It is possible that our results were confounded by unmeasured variable such as smoking, alcohol intake, or dietary habits.
Introduction
Several lines of evidence support an association between inflammation and major depressive disorder (MDD) 1, 2, 3. Some reports suggest that this immune activation might be even more pronounced in suicidal individuals 4, 5, 6, 7, 8, 9, 10. The underlying pathobiology behind inflammation in suicidal behavior and depression is not fully understood.
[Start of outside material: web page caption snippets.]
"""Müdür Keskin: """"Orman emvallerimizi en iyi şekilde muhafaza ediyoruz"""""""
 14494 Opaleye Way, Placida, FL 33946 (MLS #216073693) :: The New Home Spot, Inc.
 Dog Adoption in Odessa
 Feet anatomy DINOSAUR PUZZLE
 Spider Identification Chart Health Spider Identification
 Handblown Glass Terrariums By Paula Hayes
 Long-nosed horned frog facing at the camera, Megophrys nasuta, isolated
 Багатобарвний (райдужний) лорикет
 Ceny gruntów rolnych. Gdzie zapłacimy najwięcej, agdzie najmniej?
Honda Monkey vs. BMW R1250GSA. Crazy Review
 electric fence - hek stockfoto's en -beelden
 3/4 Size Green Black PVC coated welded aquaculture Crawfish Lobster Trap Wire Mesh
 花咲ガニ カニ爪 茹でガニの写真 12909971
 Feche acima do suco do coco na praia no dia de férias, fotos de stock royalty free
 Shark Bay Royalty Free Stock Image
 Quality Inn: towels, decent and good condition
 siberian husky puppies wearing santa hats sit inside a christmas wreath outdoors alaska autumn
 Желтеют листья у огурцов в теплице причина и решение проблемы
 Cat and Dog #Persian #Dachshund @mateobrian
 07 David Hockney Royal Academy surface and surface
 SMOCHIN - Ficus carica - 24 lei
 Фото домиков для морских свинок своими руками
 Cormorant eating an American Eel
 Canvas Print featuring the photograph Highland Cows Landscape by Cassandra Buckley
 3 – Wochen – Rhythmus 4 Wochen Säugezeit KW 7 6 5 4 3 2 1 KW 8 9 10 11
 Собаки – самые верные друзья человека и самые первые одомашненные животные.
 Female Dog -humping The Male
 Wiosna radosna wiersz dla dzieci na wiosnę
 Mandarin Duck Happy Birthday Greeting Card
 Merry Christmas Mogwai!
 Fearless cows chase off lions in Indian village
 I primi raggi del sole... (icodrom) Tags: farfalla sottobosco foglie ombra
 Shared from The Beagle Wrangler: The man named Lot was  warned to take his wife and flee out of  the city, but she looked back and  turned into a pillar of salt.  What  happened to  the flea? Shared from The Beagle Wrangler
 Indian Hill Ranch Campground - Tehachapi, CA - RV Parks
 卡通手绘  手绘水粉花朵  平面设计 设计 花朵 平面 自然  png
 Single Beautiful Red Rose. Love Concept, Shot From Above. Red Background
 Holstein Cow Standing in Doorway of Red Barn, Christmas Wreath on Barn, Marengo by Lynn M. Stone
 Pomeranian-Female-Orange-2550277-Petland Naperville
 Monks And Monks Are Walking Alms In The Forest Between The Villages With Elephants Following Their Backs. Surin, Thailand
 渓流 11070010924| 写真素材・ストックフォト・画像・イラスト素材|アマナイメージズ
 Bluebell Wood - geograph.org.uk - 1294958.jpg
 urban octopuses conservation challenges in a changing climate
The so‐called gut–brain axis, linking emotional and cognitive brain centers with gastrointestinal function, has recently received substantial attention in relation to psychiatric disorders 11. This bidirectional crosstalk between the digestive system and the brain could be mediated via changes in gut microbiota resulting in immune activation, potentially generating various types of psychiatric symptoms 12, 13, 14, 15, 16, 17. Specifically, a leaking gut allows translocation of lipopolysaccharides (LPS), molecules found on the outer membrane of gram‐negative bacteria, from the gut into the circulation. LPS, in turn, activate various immune cells, leading to increased secretion of pro‐inflammatory cytokines and systemic low‐grade inflammation 18, 19.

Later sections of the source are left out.